Reproduce word for word the part of the listing that opens with the line containing "Of the given" and continues through the last line of the listing.

╭─ Data listing

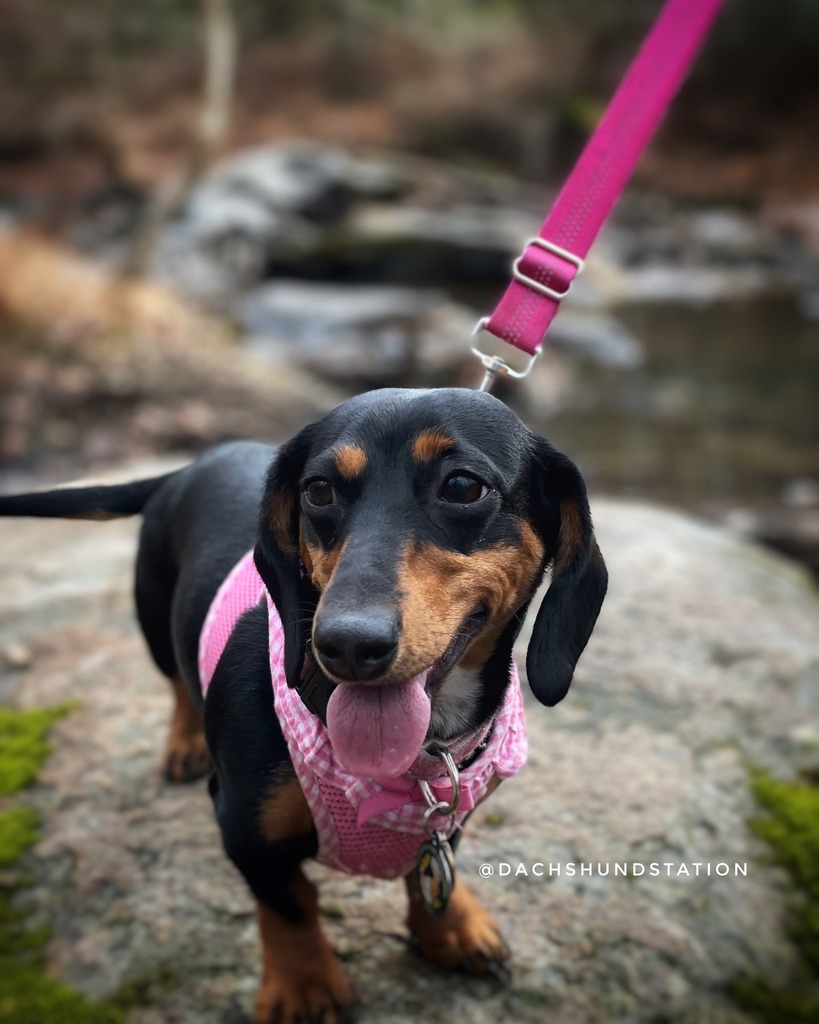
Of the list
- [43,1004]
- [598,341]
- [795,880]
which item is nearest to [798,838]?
[795,880]

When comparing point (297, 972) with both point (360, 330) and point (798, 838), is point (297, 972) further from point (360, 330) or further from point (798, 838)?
point (360, 330)

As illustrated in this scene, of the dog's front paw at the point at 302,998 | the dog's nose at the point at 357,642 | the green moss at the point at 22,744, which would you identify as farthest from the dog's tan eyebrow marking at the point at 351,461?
the green moss at the point at 22,744

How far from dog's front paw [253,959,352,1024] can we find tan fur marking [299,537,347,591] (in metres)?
0.98

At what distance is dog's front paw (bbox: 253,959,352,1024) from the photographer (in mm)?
2424

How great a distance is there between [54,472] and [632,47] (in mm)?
28974

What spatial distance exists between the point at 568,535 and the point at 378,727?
601 millimetres

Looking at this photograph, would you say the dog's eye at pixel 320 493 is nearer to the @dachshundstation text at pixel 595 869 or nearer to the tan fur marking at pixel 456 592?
the tan fur marking at pixel 456 592

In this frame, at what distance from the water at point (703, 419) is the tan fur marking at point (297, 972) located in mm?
5856

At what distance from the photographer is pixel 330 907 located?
2.81m

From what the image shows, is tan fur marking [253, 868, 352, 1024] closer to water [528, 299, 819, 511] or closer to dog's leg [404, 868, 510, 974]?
dog's leg [404, 868, 510, 974]

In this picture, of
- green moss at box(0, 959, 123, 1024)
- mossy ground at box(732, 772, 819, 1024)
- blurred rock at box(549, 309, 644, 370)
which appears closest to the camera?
green moss at box(0, 959, 123, 1024)

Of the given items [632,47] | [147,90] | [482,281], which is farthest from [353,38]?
[482,281]

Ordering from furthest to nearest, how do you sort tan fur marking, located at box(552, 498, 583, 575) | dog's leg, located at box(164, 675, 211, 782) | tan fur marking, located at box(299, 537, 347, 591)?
1. dog's leg, located at box(164, 675, 211, 782)
2. tan fur marking, located at box(552, 498, 583, 575)
3. tan fur marking, located at box(299, 537, 347, 591)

╰─

Task answer:
Of the given items [632,47] | [147,90] | [482,281], which is farthest from [353,38]?
[482,281]

Ordering from furthest to nearest, how do you sort tan fur marking, located at box(552, 498, 583, 575) | dog's leg, located at box(164, 675, 211, 782) | tan fur marking, located at box(299, 537, 347, 591)?
1. dog's leg, located at box(164, 675, 211, 782)
2. tan fur marking, located at box(552, 498, 583, 575)
3. tan fur marking, located at box(299, 537, 347, 591)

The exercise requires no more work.